António Diniz, ex-diretor do Programa Nacional para a Infeção VIH/Sida, reforça a ideia: "Há anos a esperança média de vida de um doente com VIH era de meses. Um longo caminho se fez. Hoje é de 75 anos, desde que tenha uma boa adesão ao tratamento", aponta, referindo que os doentes "têm os riscos inerentes às doenças da idade, agravados pelo facto de estarem infetadas pelo VIH, que pode acelerar o processo de envelhecimento". "Muito do desenvolvimento dos últimos anos não é tanto aumentar a eficácia dos medicamentos, que já é alta, mas garantir que são bem tolerados, o mais possível isentos de reações adversas, de interações e do agravamento de potenciais comorbilidades [outras doenças]. Este é um aspeto que tem de ser tido em conta porque falamos de medicação para o resto da vida", diz.
A introdução dos inibidores de integrase, protease e transcriptase, fármacos que atuam em duas das fases em que o vírus procura introduzir o seu ADN nas células humanas, replicando-se, foram um dos pontos de viragem nesse sentido.
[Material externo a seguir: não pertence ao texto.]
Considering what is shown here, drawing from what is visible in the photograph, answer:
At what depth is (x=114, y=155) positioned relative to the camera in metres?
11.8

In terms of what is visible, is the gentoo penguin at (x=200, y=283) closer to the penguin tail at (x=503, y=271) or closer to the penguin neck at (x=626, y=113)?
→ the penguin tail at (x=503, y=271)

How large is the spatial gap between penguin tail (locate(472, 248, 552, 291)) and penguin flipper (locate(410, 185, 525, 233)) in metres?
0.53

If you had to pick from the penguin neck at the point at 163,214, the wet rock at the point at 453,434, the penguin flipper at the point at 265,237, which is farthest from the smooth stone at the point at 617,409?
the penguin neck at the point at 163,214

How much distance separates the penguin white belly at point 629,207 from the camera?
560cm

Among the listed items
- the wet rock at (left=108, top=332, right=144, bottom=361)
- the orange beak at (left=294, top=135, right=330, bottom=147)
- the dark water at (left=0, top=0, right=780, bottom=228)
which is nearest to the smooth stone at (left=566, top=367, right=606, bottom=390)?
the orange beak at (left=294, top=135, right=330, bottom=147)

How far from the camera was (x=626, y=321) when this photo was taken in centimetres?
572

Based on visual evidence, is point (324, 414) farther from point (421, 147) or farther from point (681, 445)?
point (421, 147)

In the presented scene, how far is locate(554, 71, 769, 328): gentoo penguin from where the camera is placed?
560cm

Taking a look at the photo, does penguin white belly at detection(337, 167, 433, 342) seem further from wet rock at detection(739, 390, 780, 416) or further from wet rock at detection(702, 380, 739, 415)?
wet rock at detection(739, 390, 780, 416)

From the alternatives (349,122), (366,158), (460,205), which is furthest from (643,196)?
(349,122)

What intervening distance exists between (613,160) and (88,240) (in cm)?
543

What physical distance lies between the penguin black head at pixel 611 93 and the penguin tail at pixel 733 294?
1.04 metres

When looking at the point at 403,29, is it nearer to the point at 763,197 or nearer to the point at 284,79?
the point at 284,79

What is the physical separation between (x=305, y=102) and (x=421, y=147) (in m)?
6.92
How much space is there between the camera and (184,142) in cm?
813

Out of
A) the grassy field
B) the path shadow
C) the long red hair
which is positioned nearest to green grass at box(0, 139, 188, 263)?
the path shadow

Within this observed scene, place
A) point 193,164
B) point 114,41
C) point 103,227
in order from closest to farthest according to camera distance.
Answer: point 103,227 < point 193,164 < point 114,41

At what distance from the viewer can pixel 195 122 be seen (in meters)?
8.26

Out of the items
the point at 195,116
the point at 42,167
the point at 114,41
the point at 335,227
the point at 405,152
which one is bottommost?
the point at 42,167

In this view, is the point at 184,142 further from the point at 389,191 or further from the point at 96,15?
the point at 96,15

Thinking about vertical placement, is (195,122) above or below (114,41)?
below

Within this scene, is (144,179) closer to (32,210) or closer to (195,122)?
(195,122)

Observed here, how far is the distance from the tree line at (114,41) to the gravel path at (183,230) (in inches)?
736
As recomendações é que sejam usados na primeira linha do tratamento e continuam a ser uma aposta dos laboratórios farmacêuticos, que estudam agora soluções que reduzam o número de comprimidos mas também aumentem a duração das tomas.
Novas soluções
Em Paris, a Johnson and Johnson apresentou resultados de um ensaio clínico com 230 pacientes com carga viral indetetável que fizeram uma injeção com antirretrovirais de longa duração de quatro em quatro semanas ou de oito em oito durante dois anos. A carga manteve-se indetetável em mais de 90% dos pacientes. Já a MSD apresentou resultados de um ensaio de fase 3 de um novo inibidor de transcriptase que se mostrou eficaz com apenas um comprimido diário. Em ensaio tem também um implante que teria de ser trocado de seis em seis meses.
O infectologista Eugénio Teófilo explica que "o implante mostrou uma semivida de 180 dias, mas eventualmente poderá ir até um ano". A ideia, adianta, é que possa ser usado no tratamento de pré-exposição ao vírus (ver texto ao lado). Mas sem colocar de parte a possibilidade de ser uma solução para pessoas já infetadas: "São ensaios de fase 1 e 2 e precisamos de saber a toxicidade para termos a certeza de que poderão ser bem tolerados."